**Your task:**
Pull the text from each of the rows below and copy it word for word, leaving out the pictures.

**Exercise data:**
**********

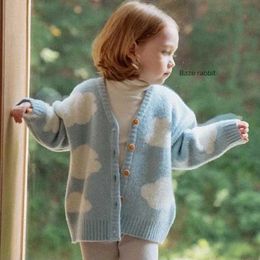 Sets Cloud Childrens Knitted Cardigan V-neck Single Chest Girls Sweater Coat Thickened Autumn Winter Baby Q240508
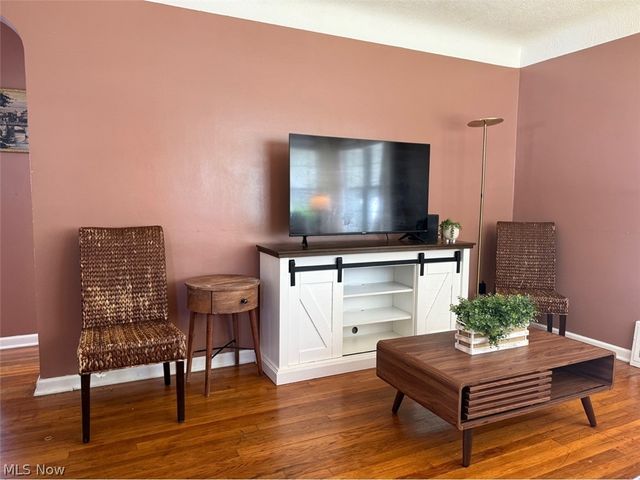 21203 Raymond Street, Maple Heights, OH 44137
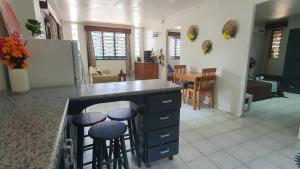 Cosy 2 bedroom unit with pool,Wifi的休息区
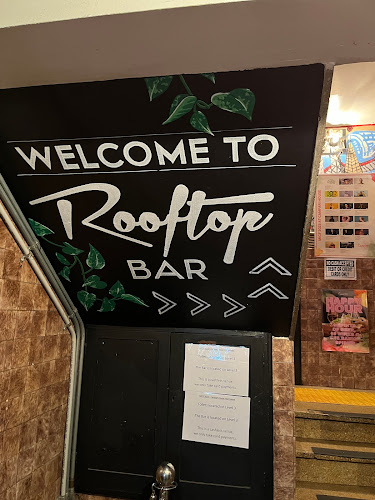 Comentarii opinii despre Campari House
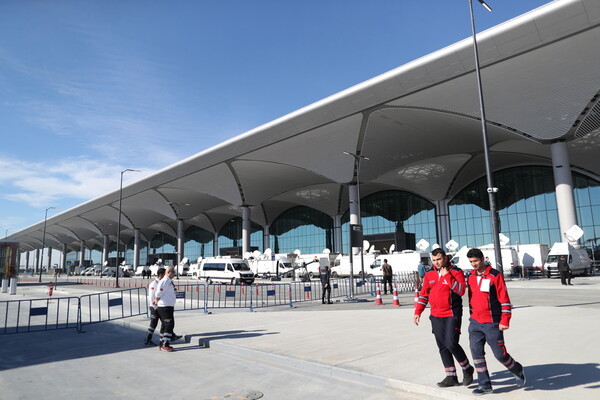 Ιδού το κολοσσιαίο αεροδρόμιο της Κωνσταντινούπολης - Φιέστα Ερντογάν για τα αποκαλυπτήρια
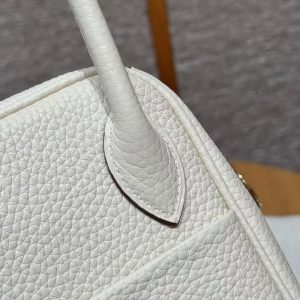 Hermes Lindy 26 CM Bag Handmade In Taurillon Clemence Leather Gold Hardware I2 Nata - Image 7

**********

**Finished task:**
 Sets Cloud Childrens Knitted Cardigan V-neck Single Chest Girls Sweater Coat Thickened Autumn Winter Baby Q240508
 21203 Raymond Street, Maple Heights, OH 44137
 Cosy 2 bedroom unit with pool,Wifi的休息区
 Comentarii opinii despre Campari House
 Ιδού το κολοσσιαίο αεροδρόμιο της Κωνσταντινούπολης - Φιέστα Ερντογάν για τα αποκαλυπτήρια
 Hermes Lindy 26 CM Bag Handmade In Taurillon Clemence Leather Gold Hardware I2 Nata - Image 7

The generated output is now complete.